Майор Цорн еще дважды приглашал ее на беседу, и она дважды вела с Ганри разговор о возможной поездке в Лондон, но Ганри, в принципе ничего не имевший против этого, выдвигал со своей стороны одно соображение, с которым Дорис не могла не соглашаться: он считал, что в Лондон они должны отправиться уже как муж и жена, иначе у них обоих будет весьма ложное положение. Оформить же законным образом их брак пока мешала неясность с имением и с наследственными делами, которые зависели от американских родственников графа. Ганри мог себе позволить легкомыслие в чем угодно, но только не в матримониальных вопросах. Все, что связано с брачным союзом, для него свято.
Дорис чем дальше, тем все больше ценила умение Ганри быть внимательным без навязчивости и ласковым без сантиментов. Она терпеть не могла сюсюкающих парочек, которые приходилось иногда наблюдать в кино или в ресторане. Сравнивая себя с другими, Дорис удовлетворенно отмечала, что их с Ганри любовь отличается той ровностью, которая возможна только при полной ясности отношений и уверенности в будущем.
Исследуя наедине с собой оттенки своего чувства к Ганри, она должна была признаться, что любовь ее в теперешнем виде — вовсе не дар небес, не благоволение божье. В истоках ее любви лежало довольно прозаическое начало — неудовлетворенное тщеславие. Но когда предмет любви является орудием удовлетворения тщеславных замыслов — любовь поистине не знает границ. Дорис испытывала временами острое желание доказать людям и самому Ганри силу своей любви, она разыгрывала в воображении целые драмы, в которых Ганри подвергался бесчисленным опасностям, а она, его жена и подруга, приходила ему на выручку. И она была твердо уверена, что в случае настоящей, а не выдуманной беды станет защищать Ганри яростно, как орлица защищает своих птенцов. Его трогательная неприспособленность к грубости и жестокости бытия будила в ней материнские инстинкты…

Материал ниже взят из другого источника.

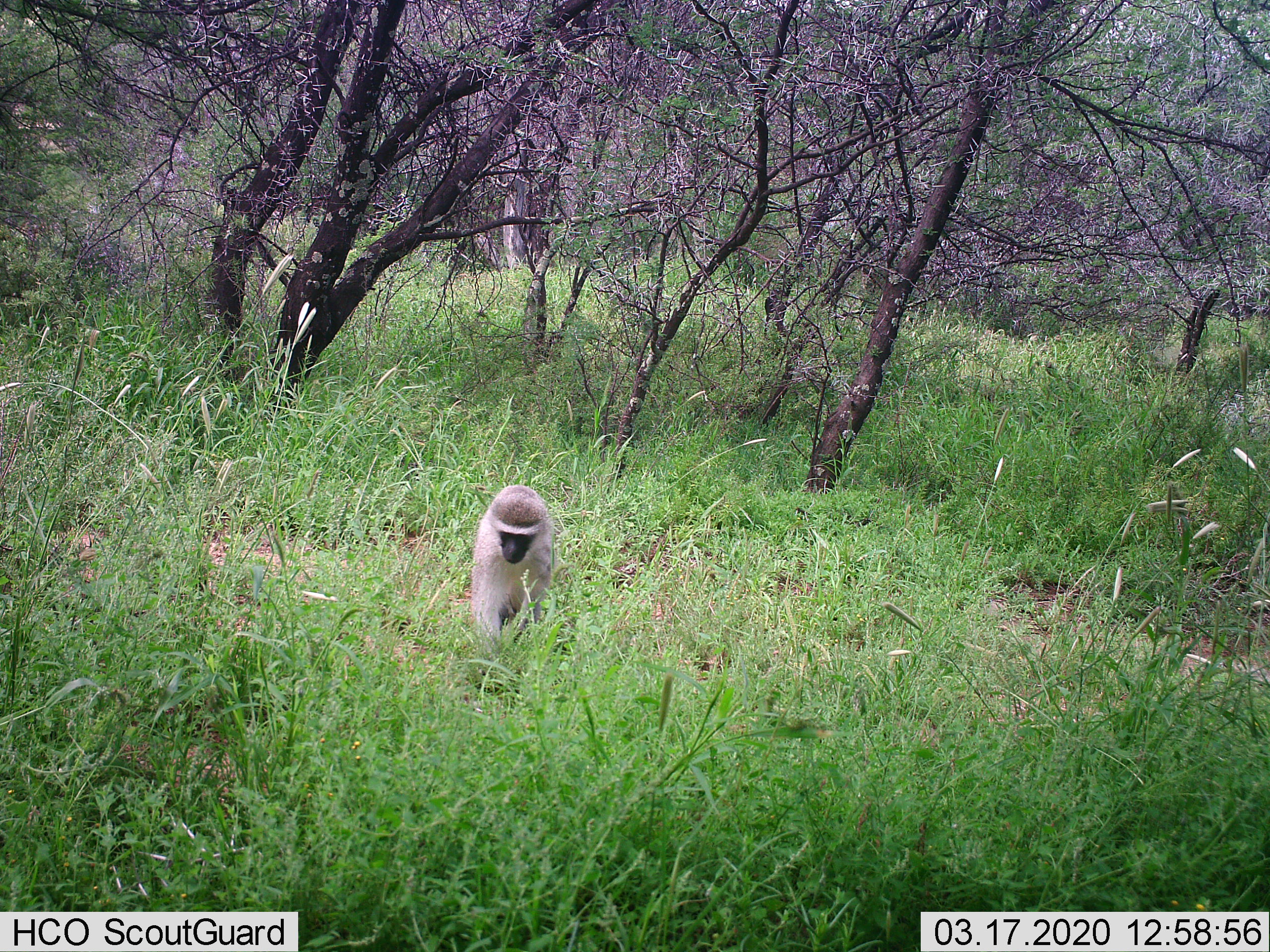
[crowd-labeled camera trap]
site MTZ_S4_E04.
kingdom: Animalia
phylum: Chordata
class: Mammalia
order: Primates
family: Cercopithecidae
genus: Chlorocebus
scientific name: Chlorocebus pygerythrus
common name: vervet monkey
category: monkeyvervet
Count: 1.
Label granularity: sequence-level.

Дорис почти совсем перебралась жить в квартиру Ганри, благо и перебираться-то особенно было нечего — гардероб ее умещался в чемодане средних размеров, а солдатскую кровать тащить с собою не было нужды. Она давно уже забыла, когда в последний раз вытирала пыль с портрета фюрера, висевшего у нее в комнате. И в этом факте выражалась вся суть тех больших перемен, которые произошли в ее жизни с появлением графа ван Гойена. Нет, она оставалась фанатичным членом партии и солдатом, но постепенно сложилось так, что для Дорис стало более приятным сдувать пылинки с Ганри.
В последнее время он был чем-то озабочен, часто задумывался. Он стал даже просыпаться по ночам, выкуривал сигарету или две и подолгу лежал в темноте без сна. Дорис это беспокоило, но Ганри все только отшучивался: вот, мол, съезжу в свое имение, наведу там порядок, отдохну от берлинской суеты — и вся эта неврастения пройдет.